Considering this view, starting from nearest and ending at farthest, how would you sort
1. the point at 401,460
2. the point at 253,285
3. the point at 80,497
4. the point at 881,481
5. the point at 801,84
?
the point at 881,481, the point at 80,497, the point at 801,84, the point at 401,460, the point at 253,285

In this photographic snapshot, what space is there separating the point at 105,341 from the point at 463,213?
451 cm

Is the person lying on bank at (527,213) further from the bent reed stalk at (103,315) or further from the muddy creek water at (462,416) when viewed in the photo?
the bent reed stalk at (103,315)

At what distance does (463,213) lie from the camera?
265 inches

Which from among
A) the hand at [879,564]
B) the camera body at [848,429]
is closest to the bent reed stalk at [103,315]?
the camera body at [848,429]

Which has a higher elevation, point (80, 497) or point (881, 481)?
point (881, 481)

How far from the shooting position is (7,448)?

» **Exercise goal**
Please rewrite the items above with "muddy creek water" swapped for "shallow creek water" and everything else left unchanged.

» **Correct answer**
Considering this view, starting from nearest and ending at farthest, how would you sort
1. the point at 401,460
2. the point at 253,285
3. the point at 80,497
4. the point at 881,481
5. the point at 801,84
?
the point at 881,481, the point at 80,497, the point at 801,84, the point at 401,460, the point at 253,285

In this photographic snapshot, what space is there separating the point at 105,341 from the point at 463,213?
451 cm

Is the person lying on bank at (527,213) further from the bent reed stalk at (103,315) or further from the shallow creek water at (462,416) when viewed in the photo?
the bent reed stalk at (103,315)

At what distance does (463,213) lie from the camera?
265 inches

Which from among
A) the hand at [879,564]
B) the camera body at [848,429]
is closest to the bent reed stalk at [103,315]?
the camera body at [848,429]

Which has a higher elevation, point (80, 497) or point (881, 481)?
point (881, 481)

How far from the shooting position is (7,448)?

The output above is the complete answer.